OSHA's revised final MC risk assessment estimates that at lifetime occupational exposure to 25 ppm, the additional risk of dying of cancer is 3.6 deaths per 1000 workers. At 50 ppm, OSHA estimates 7.2 deaths per 1000 workers. OSHA's goal, where technologically and economically feasible, is to reduce cancer risks to below 1 death per 1000, consistent with Supreme Court guidance. Other agencies with statutory obligations to protect the general population aim for levels of protection which are more than 100 times more protective than the levels used by OSHA. Although the risks at both 25 ppm and 50 ppm are significant, the Agency is currently constrained from reducing the permissible exposure limit to below 25 ppm due to a lack of definitive evidence documenting the feasibility of lower limits. OSHA intends to promulgate the standard at 25 ppm, in order to reduce risks and because the Agency has determined that 25 ppm is technologically and economically feasible across industry sectors.

Enclosed is a copy of the January 10, 1997, Federal Register notice in which the Methylene Chloride standard is published along with a copy of a booklet that summarizes the standard. I hope these can be of some help.

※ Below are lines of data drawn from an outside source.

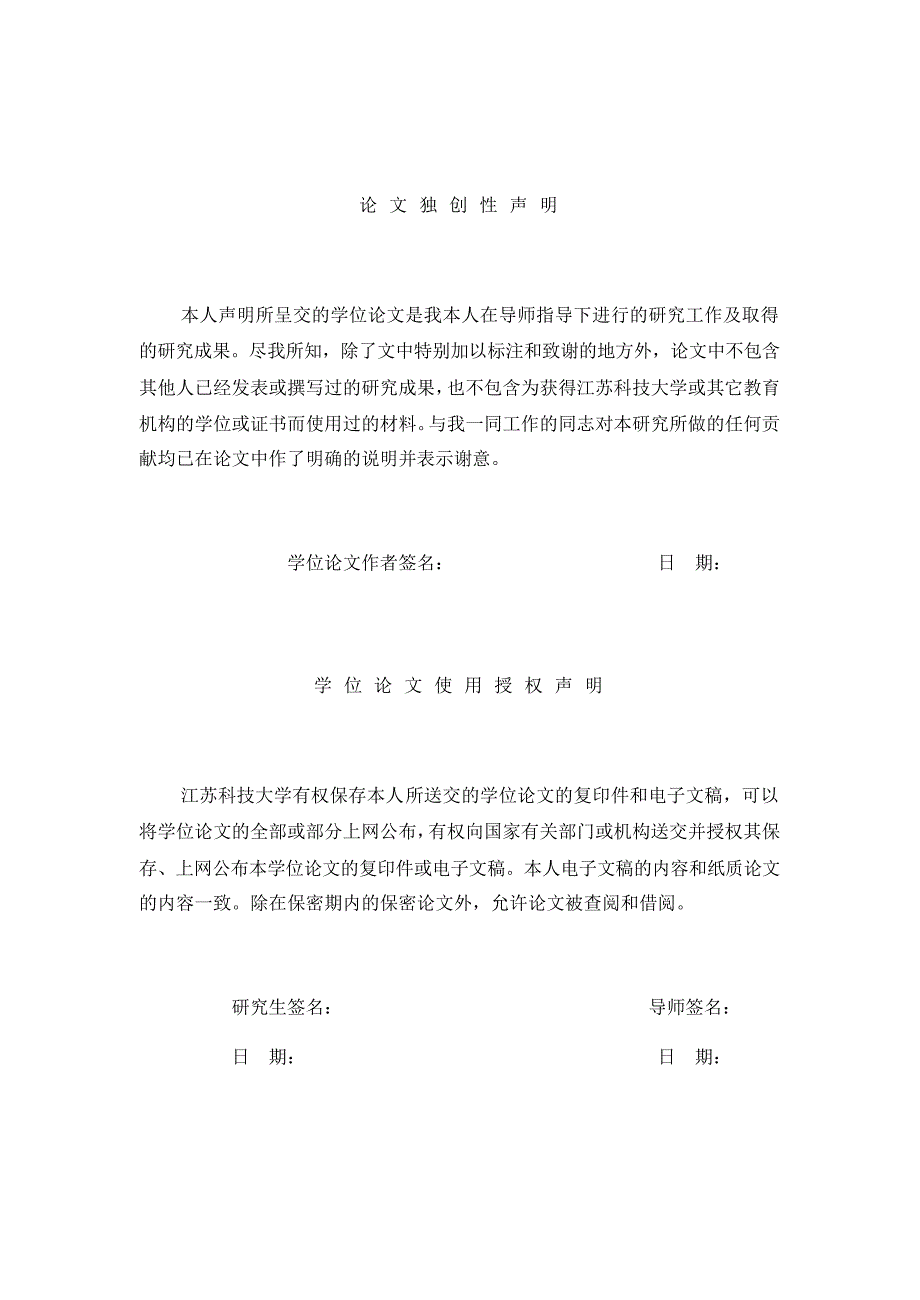 论 文 独 创 性 声 明

本人声明所呈交的学位论文是我本人在导师指导下进行的研究工作及取得的研究成果。尽我所知，除了文中特别加以标注和致谢的地方外，论文中不包含其他人已经发表或撰写过的研究成果，也不包含为获得江苏科技大学或其它教育机构的学位或证书而使用过的材料。与我一同工作的同志对本研究所做的任何贡献均已在论文中作了明确的说明并表示谢意。

学位论文作者签名：　　　　　　　　日　期：

学 位 论 文 使 用 授 权 声 明

江苏科技大学有权保存本人所送交的学位论文的复印件和电子文稿，可以将学位论文的全部或部分上网公布，有权向国家有关部门或机构送交并授权其保存、上网公布本学位论文的复印件或电子文稿。本人电子文稿的内容和纸质论文的内容一致。除在保密期内的保密论文外，允许论文被查阅和借阅。

研究生签名：　　　　　　　　导师签名：

日　期：　　　　　　　　日　期：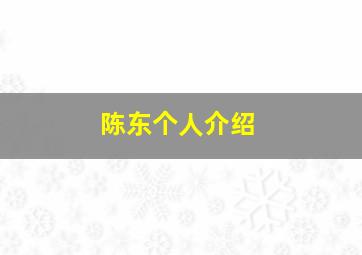 陈东个人介绍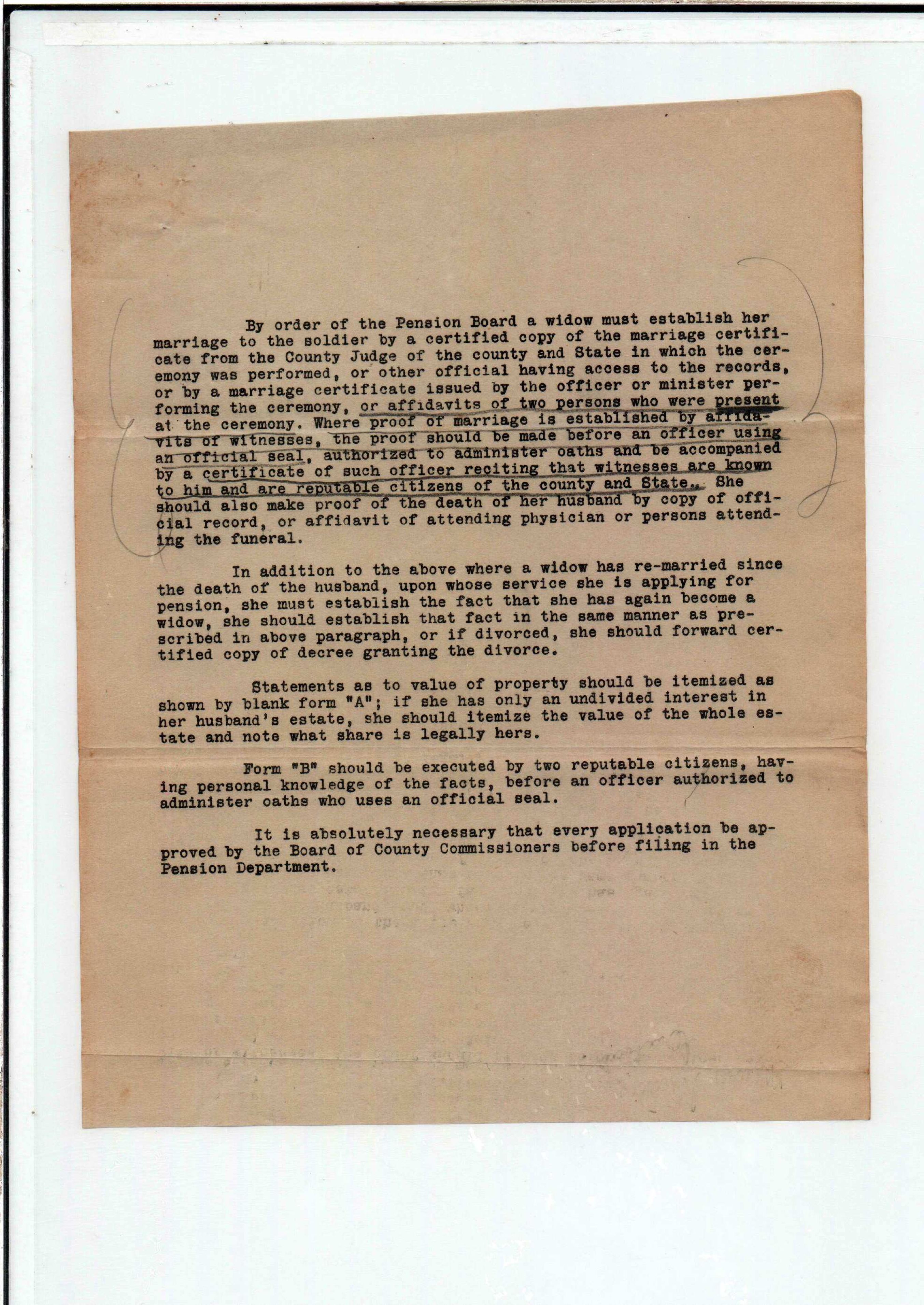 By order of the Pension Board a widow must establish her marriage to the soldier by a certified copy of the marriage certificate from the County Judge of the county and State in which the ceremony was performed, or other official having access to the records, or by a marriage certificate issued by the officer or minister performing the ceremony, or affidavits of two persons who were present at the ceremony. Where proof of marriage is established by affidavits of witnesses, the proof should be made before an officer using an official seal, authorized to administer oaths and be accompanied by a certificate of such officer reciting that witnesses are known to him and are reputable citizens of the county and State. She should also make proof of the death of her husband by copy of official record, or affidavit of attending physician or persons attending the funeral.

In addition to the above where a widow has re-married since the death of the husband, upon whose service she is applying for pension, she must establish the fact that she has again become a widow, she should establish that fact in the same manner as prescribed in above paragraph, or if divorced, she should forward certified copy of decree granting the divorce.

Statements as to value of property should be itemized as shown by blank form "A"; if she has only an undivided interest in her husband's estate, she should itemize the value of the whole estate and note what share is legally hers.

Form "B" should be executed by two reputable citizens, having personal knowledge of the facts, before an officer authorized to administer oaths who uses an official seal.

It is absolutely necessary that every application be approved by the Board of County Commissioners before filing in the Pension Department.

Thank you for bringing your concerns to my attention. Your interest in occupational safety and health is greatly appreciated.


Adam M. Finkel, Sc. D.
Health Standards Programs

December 16, 1996


Dear President Clinton,

We are a small business located in the town of Watervalley, Mississippi. We employ about 50 persons, and are a manufacturer of carpet pads. We use methylene chloride in the manufacture of the carpet padding. It is in the adhesive that we use methylene chloride in processing the carpet pads.

The new regulation which is being proposed by OSHA would lower the PPM exposure level from 50 PPM to 25 PPM. This huge jump would cause us great difficulty, and expense. We believe that lowering the TLV to 50 PPM is more than adequate. There is no evidence that this material causes cancer in humans, even though it does cause cancer in rats.

It costs OSHA nothing to impose regulations on the industry that are much more strict than is necessary. It will cost industries millions of dollars to comply with the difference between 50 PPM, and 25 PPM. We could meet the 50 PPM limit without a great deal of difficulty or expense, but in order to meet the 25 PPM limit we would have to spend many thousands of dollars for additional plant ventilation. Why restrict industries, when it is not necessary?